● **任务**
1. 根据数字旋转文段回答：
(a) 旋转操作时，可以把整数的哪些数字放到最前面？
(b) 以123为例，可以变成哪些整数？
(c) 原整数是104时，可以得到哪些整数？
2. 从数字旋转文段中摘出一段，以"One day Silence"开头，一直到"41 and 104."结束，一字不改。
3. 续写数字旋转文段，从它最后一句之后接着往下写。

● **给定文段**
One day Silence is interested in revolving the digits of a positive integer. In the revolving operation, he can put several last digits to the front of the integer. Of course, he can put all the digits to the front, so he will get the integer itself. For example, he can change 123 into 312, 231 and 123. Now he wanted to know how many different integers he can get that is less than the original integer, how many different integers he can get that is equal to the original integer and how many different integers he can get that is greater than the original integer. We will ensure that the original integer is positive and it has no leading zeros, but if we get an integer with some leading zeros by revolving the digits, we will regard the new integer as it has no leading zeros. For example, if the original integer is 104, we can get 410, 41 and 104.

● **所列条目**
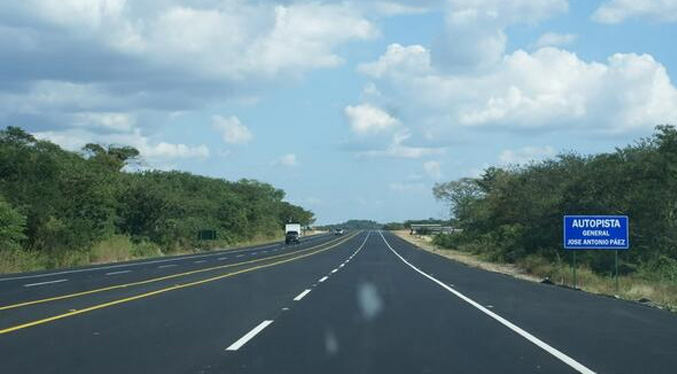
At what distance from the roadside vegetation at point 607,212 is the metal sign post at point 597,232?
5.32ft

---

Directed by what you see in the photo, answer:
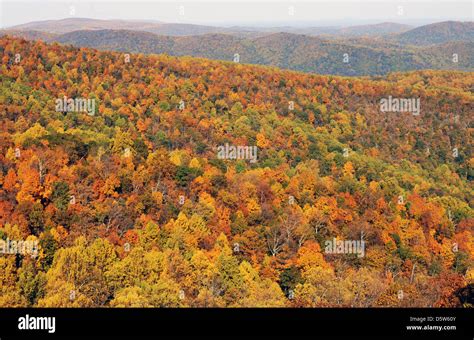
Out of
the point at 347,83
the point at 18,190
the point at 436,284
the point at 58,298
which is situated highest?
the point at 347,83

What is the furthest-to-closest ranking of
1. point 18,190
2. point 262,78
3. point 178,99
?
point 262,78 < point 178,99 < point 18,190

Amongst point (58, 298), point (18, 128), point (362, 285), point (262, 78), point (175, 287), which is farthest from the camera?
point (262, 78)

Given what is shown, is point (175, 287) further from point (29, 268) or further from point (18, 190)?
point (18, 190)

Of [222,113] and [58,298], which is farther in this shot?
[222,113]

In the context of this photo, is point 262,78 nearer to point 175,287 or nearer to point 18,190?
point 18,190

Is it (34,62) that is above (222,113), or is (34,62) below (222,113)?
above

● **各题答案**
1.
(a) 末尾的若干位数字。
(b) 312、231和123。
(c) 410、41和104。

2.
One day Silence is interested in revolving the digits of a positive integer. In the revolving operation, he can put several last digits to the front of the integer. Of course, he can put all the digits to the front, so he will get the integer itself. For example, he can change 123 into 312, 231 and 123. Now he wanted to know how many different integers he can get that is less than the original integer, how many different integers he can get that is equal to the original integer and how many different integers he can get that is greater than the original integer. We will ensure that the original integer is positive and it has no leading zeros, but if we get an integer with some leading zeros by revolving the digits, we will regard the new integer as it has no leading zeros. For example, if the original integer is 104, we can get 410, 41 and 104.

3.
 

Input

The first line of the input contains an integer T (1<=T<=50) which means the number of test cases. 
For each test cases, there is only one line that is the original integer N. we will ensure that N is an positive integer without leading zeros and N is less than 10^100000.
 

Output

For each test case, please output a line which is "Case X: L E G", X means the number of the test case. And L means the number of integers is less than N that we can get by revolving digits. E means the number of integers is equal to N. G means the number of integers is greater than N.
 

Sample Input

      
      
      
      
1 341
 

Sample Output

      
      
      
      
Case 1: 1 1 1
 输入一个数字,这个数字可以把最后一个数字与第一个数字兑换得到一个新的数字,(每一次新得到的数字也可以进行前面的操作)问新得到的数字中有多少个不同的比原来大,和原来相等,比原来小。
我们可以把这个数看成字符串,然后再这个字符串后面加上它本身就能得到所以需的循环,然后比较每个新的子串和原串的大小,因为串的规模是 10^100000.暴力肯定会T。因为知道是扩展kmp问题,所以就去学习了下扩展kmp。
扩展kmp中有2个数组suffix[i]表示x串及原串x[i...x.len-1]与x[0....m-1]的最长公共前缀,就是x串的第i个子串与原串的最长公共前缀。extend[i]表示匹配串y中y[i....y.len-1]与x[0....m-1]的最长公共前缀。
我们比较新的子串与原来子串的时候如果知道他们的公共前缀,那么只要比较第一个不一样的字母就可以判断大小了。然后我们要去重,如果原来的数是存在最小循环节的,那么在匹配的过程中一定会出现循环次数个相同的数,所以把得到的答案除去它的最短循环节就好了。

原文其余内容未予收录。